Book Read Free

Mask of Innocence

Page 21

by Roger Ormerod


  ‘Oh yes...yes. But I was seeing him through a young girl’s eyes. He was the master. We looked up to him — with awe. The real meaning of awful, I suppose. Or would it be awesome?’ She was talking round it, sliding her mind away from the memory.

  ‘But, I gather, he didn’t act the part of the master?’ I asked, leading her on.

  ‘It was all on the surface, you know,’ said Mary to my wife. ‘That’s all I ever saw. And he did think so much of himself. Poor Rowley, so weak and inoffensive, and he tried to act like a Regency...what’s the word?’

  ‘A Regency buck?’ I suggested.

  ‘Oh yes, that’s it.’ Mary smiled at Amelia, who would understand. ‘He used to walk the grounds in his riding breeches and boots, so that he could slap them with his crop. But never a severe word. D’you know what I think, Richard?’

  I shook my head. She was relaxing now, and lowered herself into the creaking chair. ‘How could I guess?’ I asked, when I already had.

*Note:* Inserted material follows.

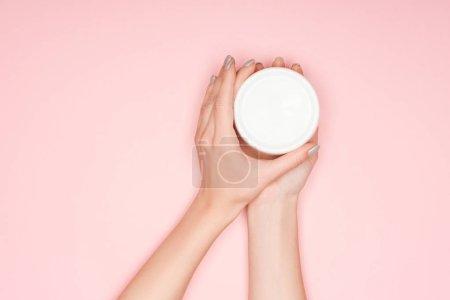 vista parcial de las manos femeninas con crema corporal aislada en rosa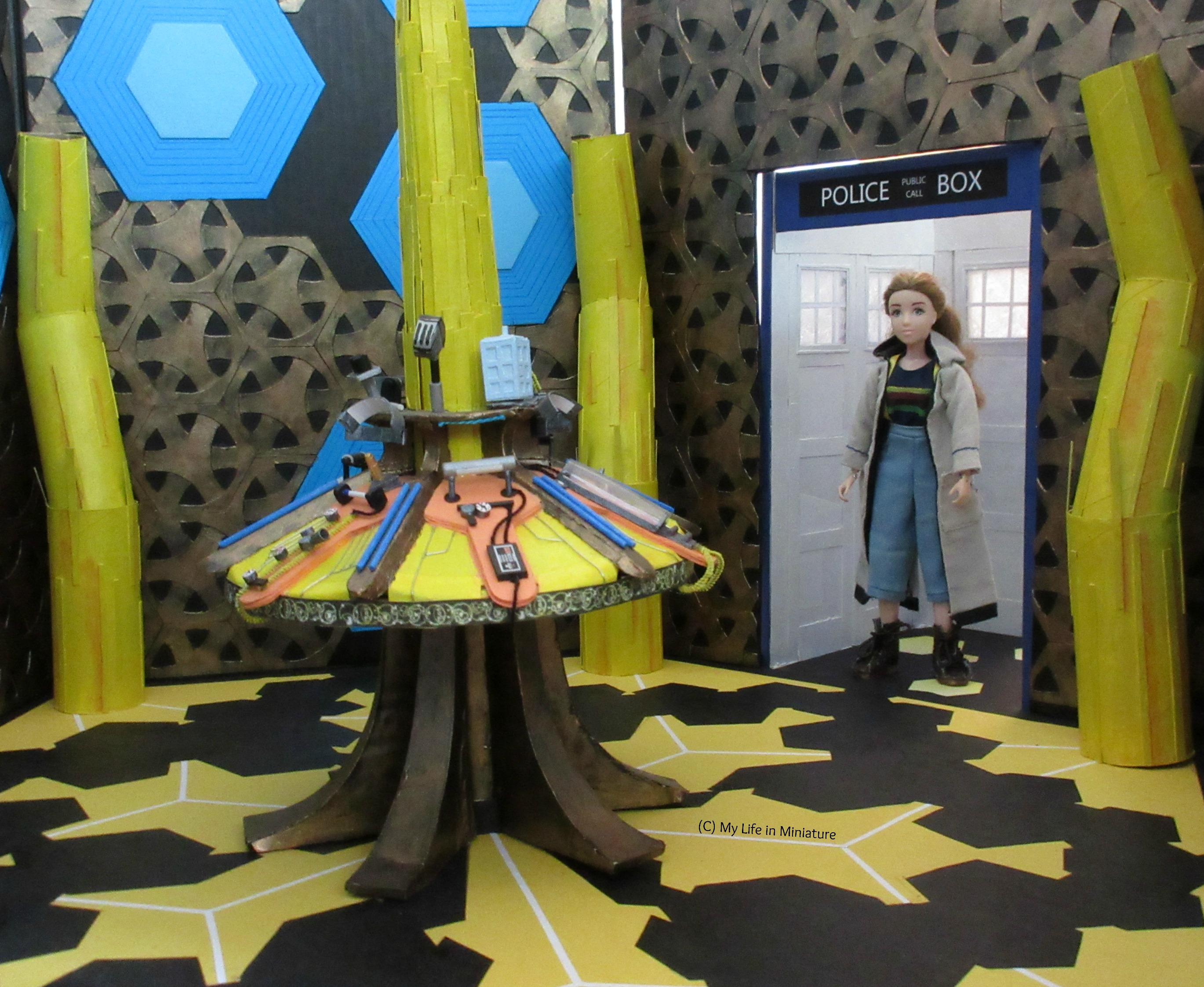 Sarah stands in the entryway of the TARDIS in Thirteenth Doctor cosplay, looking at the central console. Shot is taken at eye level.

  ‘I think, inside, he was a very insecure man,’ Mary went on. ‘No self-confidence. He couldn’t give orders, if you know what I mean. He asked. Will you do this, do that? I never saw him angry. Worried and confused, yes. But never angry. And he always smiled at me. Whenever we met in the house...that smile! “And how are we today?” he would ask. Meaning me. And, “No, no, my girl,” when I gave him one of my curtsies. Mrs Hughes trained us to curtsy. And he’d reach over and put a finger beneath my chin and lift me to my full height, then stand back and say, “A beautiful young woman should stand firm, with pride.” And I could do no more than smile. I was absolutely tongue-tied.’

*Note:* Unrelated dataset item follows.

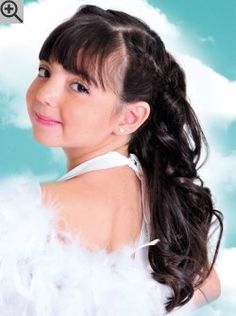 Long hairstyle with French braids to keep the hair controlled. The bangs are long and blunt cut.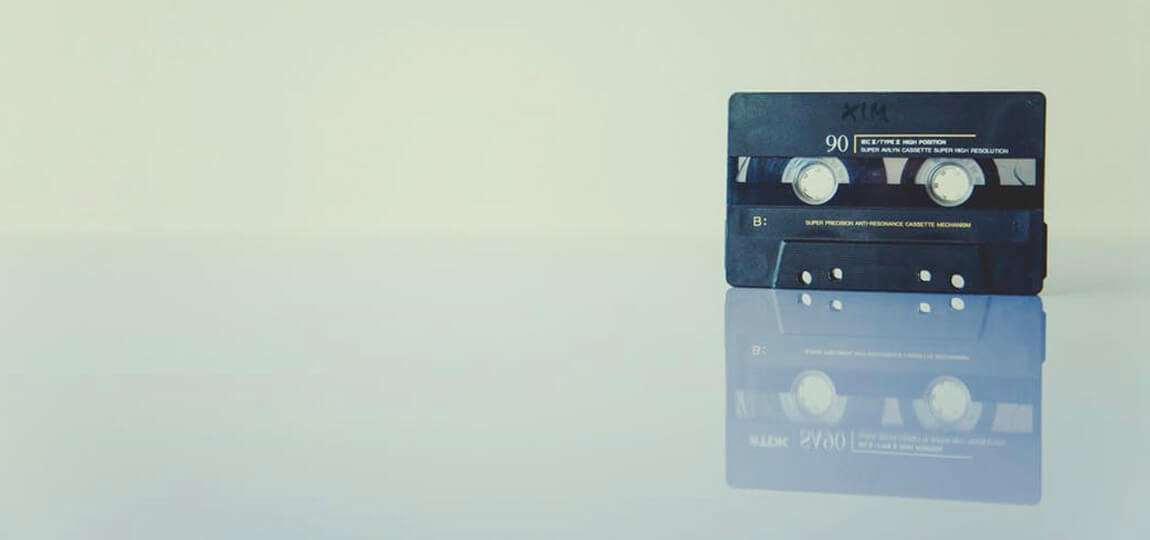 A cassette tape on a white background and reflective white floor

  Amelia flicked me a quick restraining glance. It was women’s talk. ‘Not the thing to be said by the master to a serving girl, Mary,’ she suggested.

  ‘It wasn’t the normal thing at all,’ Mary murmured. But her eyes were not focused on anything in that room; she was way back in her youth. And her eyes shone. ‘Of course, I was madly in love with him,’ she went on. ‘I’d read all the latest romances, and I knew how it would be. He would snatch me away in his coach-and-four, and we’d fly abroad...all the nonsense that goes through a young girl’s mind. And there was no coach-and-four. There was the Rolls Royce, and Perkins, the chauffeur, and there was no romance in that, and no possibility of Rowland taking me away. I knew that. Knew it. But a young girl lives on her dreams.’

  She was caught in them now. There were no secrets to be restrained.

  ‘Go on,’ Amelia whispered.

  ‘Well...Amelia...it had to come to an end, or a beginning. I saw that in his eyes. “We cannot talk here, in this corridor,” he would say, and he was quite right about that. We could not. I would have been dismissed on the spot if any such...intimacy should have been detected. But he said, “I will arrange something.” And that something was the gamekeeper’s lodge. My own brother’s home! And now, when I look back to it — the risks you take! But I was way beyond thinking about risks. Or if I did, it only increased the thrill of it. There was a word for it. I found it in one of my books. Clandestine, that’s it. I was thrilled, and afraid, and flattered, I suppose, the master wanting me. And this — now I come to remember it, think about it — good heavens, Amelia, this would have been about 1950. We were living in the past. But the whole estate, the Park, it seemed to be in its own little world, cut off from the reality outside. I didn’t care about that...I had my Rowland, my Rowley, my lover.’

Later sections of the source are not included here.